Is the set of coefficients connected for monic polynomial with roots bounded by some interval? Suppose we have a monic polynomial with real coefficients
\begin{align*}
p(x) = x^n + \alpha_{n-1} x^{n-1} + \dots + \alpha_1 x + \alpha_0.
\end{align*}
Let $M > 0$ be some fixed real number and let
\begin{align*}
  E = \{ (\alpha_{n-1}, \dots, \alpha_0)^T: \text{modulus of roots of } p(x) \text{ lie in } (-M, M)\}. 
\end{align*}
Is $E$ a connected set considered as a subset of $\mathbb R^n$? Intuitively, it should be so since the roots continuously depend on the coefficients.
 A: Answer: $E$ is connected.  
Proof:  Let $\Delta$ denote the set $\left\{z \in \mathbb{C} : |z| < M \text{ and } \Im(z) \geq 0 \right\}$ - which is connected.

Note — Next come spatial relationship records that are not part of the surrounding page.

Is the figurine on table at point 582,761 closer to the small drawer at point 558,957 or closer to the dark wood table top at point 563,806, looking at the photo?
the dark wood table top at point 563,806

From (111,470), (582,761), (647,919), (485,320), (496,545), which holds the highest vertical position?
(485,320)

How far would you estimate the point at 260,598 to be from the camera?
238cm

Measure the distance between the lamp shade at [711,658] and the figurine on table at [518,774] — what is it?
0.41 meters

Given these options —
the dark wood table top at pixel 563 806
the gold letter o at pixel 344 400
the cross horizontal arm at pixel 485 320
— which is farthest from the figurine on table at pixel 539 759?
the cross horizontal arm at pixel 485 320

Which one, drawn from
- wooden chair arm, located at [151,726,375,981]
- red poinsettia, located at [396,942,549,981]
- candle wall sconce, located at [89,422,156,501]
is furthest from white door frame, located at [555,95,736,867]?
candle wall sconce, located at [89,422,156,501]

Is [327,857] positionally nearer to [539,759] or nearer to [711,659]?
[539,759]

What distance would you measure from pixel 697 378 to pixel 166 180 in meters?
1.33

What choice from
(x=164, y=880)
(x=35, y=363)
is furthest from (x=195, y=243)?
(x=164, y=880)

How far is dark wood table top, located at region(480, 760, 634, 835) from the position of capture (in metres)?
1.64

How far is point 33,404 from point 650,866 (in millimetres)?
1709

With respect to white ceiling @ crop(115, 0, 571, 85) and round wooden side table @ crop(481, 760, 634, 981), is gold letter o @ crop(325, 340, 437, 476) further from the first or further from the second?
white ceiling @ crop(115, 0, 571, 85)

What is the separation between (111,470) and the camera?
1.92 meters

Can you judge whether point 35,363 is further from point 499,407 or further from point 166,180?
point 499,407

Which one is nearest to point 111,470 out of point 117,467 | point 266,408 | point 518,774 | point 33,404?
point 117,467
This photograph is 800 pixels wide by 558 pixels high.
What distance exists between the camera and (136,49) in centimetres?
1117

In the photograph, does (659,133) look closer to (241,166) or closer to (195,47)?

Now, for $0 \leq k \leq \lfloor \frac{n}{2} \rfloor$, let $\Gamma_{k}$ denote the image of $\Delta^{k} \times (-M, M)^{n -2 k}$ by the continuous function $f_{k} : \mathbb{C}^{k} \times \mathbb{C}^{n -2 k} \rightarrow \mathbb{C}^{n}$ defined by $$f_{k}\left(\alpha_{1}, ..., \alpha_{k}, \beta_{1}, ..., \beta_{n -2 k}\right) = \left(\alpha_{1}, \overline{\alpha_{1}}, ..., \alpha_{k}, \overline{\alpha_{k}}, \beta_{1}, ..., \beta_{n -2 k}\right)$$
Then, for every integer $0 \leq k \leq \lfloor \frac{n}{2} \rfloor$, the set $\Gamma_{k}$ is connected and contains $(-M, M)^{n}$.
It follows that the set $$\Gamma = \bigcup_{k = 0}^{\lfloor \frac{n}{2} \rfloor} \Gamma_{k}$$ is connected.
Thus, the set $$E = \left\{ \left(a_{0}, ..., a_{n -1}\right) \in \mathbb{R}^{n} : \text{ all the roots of } x^{n} +\sum_{k = 0}^{n -1} a_{k} x^{k} \in \mathbb{R}[x] \text{ have modulus } < M \right\}$$ - which is the image of $\Gamma$ by the continuous function $g : \mathbb{C}^{n} \rightarrow \mathbb{C}^{n}$ defined by $$g\left(x_{1}, ..., x_{n}\right) = \left( (-1)^{n -k} \sum_{1 \leq i_{1} < ... < i_{n -k} \leq n} x_{i_{1}} ... x_{i_{n -k}} \right)_{0 \leq k \leq n -1}$$ - is connected.  
P.S: The image of $\left\{ z \in \mathbb{C} : |z| < M\right\}^{n}$ by the function $g$ is the set $$\left\{ \left(a_{0}, ..., a_{n -1}\right) \in \mathbb{C}^{n} : \text{ all the roots of } x^{n} +\sum_{k = 0}^{n -1} a_{k} x^{k} \in \mathbb{C}[x] \text{ have modulus } < M \right\}$$ which is different from $E$.